WE’RE living in a parallel universe. Here we are struggling and striving away but in the Tory conference bubble in the heart of Manchester, they are living in a different land entirely.

I can only imagine they are all transported daily into the conference hall from another planet. Or carefully guided in from the hotels and B&Bs with their eyes shut and their fingers in their ears, lest the unpleasant reality of life for ordinary folk intrudes.

I mean real lives lived in a country where Tory tax credit cuts will directly hurt 13 million people, three million of whom will lose more than £1,000 a year, every year, for the next five. A country where more and more children will be born into and grow up in poverty. A place where the Tory answer to the rising daily worries of how to afford food and accommodation and fares and children’s clothes is to “work harder”.

Theirs is a planet where, according to Theresa May, immigrants are stealing your job, ruining your country and making you poorer. Except that the Tory Government’s own assessment is that immigrants are not forcing people out of jobs or forcing wages down.

In fact, for people in low-paid jobs, those 13 million, it will be George Osborne’s cut to tax credits that will force them down even further. And grindingly so.

Nor is it immigration that makes it “impossible to build a cohesive society”. It is the neo-liberal economic ideology, to which this Tory Government is so thirled that heaps hardship and misery on those least able and least responsible for our country’s economic woes. It is cuts to tax credits and failure to invest in public services that contribute to economic health. The failure to lift a finger to help the growing numbers toiling in the face of in-work poverty, or to end the system of penalising sick and disabled people with ill conceived and failure ridden benefit assessments whose only noticeable feature is their lack of compassion. It is the cynical spin that trumpets increased house building, while promoting the sell-off of affordable homes, and takes not one step to curtail landlord profiteering.

All of this, and much more besides, makes social cohesion impossible. It’s not immigration. It’s Tory ideology. But just when the Tory conference was playing out true to form with Osborne and May along comes first Boris with his new cloak as “Mr Social Justice” and then David with his “all-out assault on poverty” and his intention to tackle“deep social problems” and increase social mobility.

How is that possible when everything the Tory Government does is an attack on the poorest and the most vulnerable? When every stroke of Osborne’s budget pen sees services cut and wages reduced? When coming down their legislation line is a Bill to remove what remaining rights working people have to protect themselves and their livelihoods? And when tucked in their back pocket is an intent to remove basic human rights from every one of us? The answer is that all of this, all the words and the apparent contradictions and the standing ovations, are about power. Who will have it when David goes as he has said he will? May, Johnson, Osborne, all setting out their stall and pitching to be next in line.

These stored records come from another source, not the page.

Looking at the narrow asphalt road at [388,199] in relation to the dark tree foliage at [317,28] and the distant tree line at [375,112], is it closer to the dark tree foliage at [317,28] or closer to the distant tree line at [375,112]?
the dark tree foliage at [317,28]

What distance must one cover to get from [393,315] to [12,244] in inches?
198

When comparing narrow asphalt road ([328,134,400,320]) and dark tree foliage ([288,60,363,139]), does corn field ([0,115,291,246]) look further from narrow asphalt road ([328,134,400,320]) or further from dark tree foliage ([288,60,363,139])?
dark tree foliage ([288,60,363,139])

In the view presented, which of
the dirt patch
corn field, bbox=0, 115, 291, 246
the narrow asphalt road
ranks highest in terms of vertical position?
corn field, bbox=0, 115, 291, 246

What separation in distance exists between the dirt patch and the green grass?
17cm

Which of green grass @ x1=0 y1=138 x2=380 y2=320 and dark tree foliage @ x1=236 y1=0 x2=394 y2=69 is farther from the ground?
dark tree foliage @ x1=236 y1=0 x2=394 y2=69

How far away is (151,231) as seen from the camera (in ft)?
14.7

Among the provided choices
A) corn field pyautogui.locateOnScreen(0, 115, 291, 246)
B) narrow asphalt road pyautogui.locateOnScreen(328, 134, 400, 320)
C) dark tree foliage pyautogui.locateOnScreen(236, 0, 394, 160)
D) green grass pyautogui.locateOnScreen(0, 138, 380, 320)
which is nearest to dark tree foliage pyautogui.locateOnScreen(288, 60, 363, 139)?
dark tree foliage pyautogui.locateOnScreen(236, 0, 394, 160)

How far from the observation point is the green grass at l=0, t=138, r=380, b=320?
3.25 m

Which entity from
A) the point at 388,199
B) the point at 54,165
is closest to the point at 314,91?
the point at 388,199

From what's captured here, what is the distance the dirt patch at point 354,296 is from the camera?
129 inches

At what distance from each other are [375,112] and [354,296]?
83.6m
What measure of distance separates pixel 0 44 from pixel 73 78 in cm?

So the soft words about social justice and attacks on poverty are just that – words. Words to cajole and deflect, words to soothe and calm. So we won’t notice our neighbours struggling. We’ll accept rising numbers of food banks and more families forced to rely on them. We’ll believe that Ruth’s brighter dawn is coming and that Osborne really is “George the Builder”. All we have to do is knuckle down and work harder. And if anyone around us is suffering, well they’re either not trying hard enough or they’ve been put in that position by “immigrants”.

Cynical, exploitative, manipulative. That’s the politics we’ve seen writ large in the Tories’ Manchester bubble. Right-wing action in government, centre ground words in public.

We’ve been here before, facing manipulative, cynical politics. The politics that told us Scotland mattered, that Scotland and all who live and work here are a valued and valuable part of the United Kingdom. We were love-bombed. Wearyingly so. But only for a wee while.

Now, we are so “valued” that the promises are ditched, the agreements torn up and the warm words abandoned. The Scotland Bill is a sham and every attempt to bring it even a little closer to what we were told it would bring us that has so far been made by those we elected to represent us, has been dismissed by Tory MPs who don’t even bother to listen to the arguments.

So we won’t be fooled by the soft cloak of words Boris or David or George try to throw over their actions. We’ll keep on pointing to the truth of what they are doing to millions of people and pointing out the lies they are telling. And we’ll keep doing that to make sure we won’t be fooled again.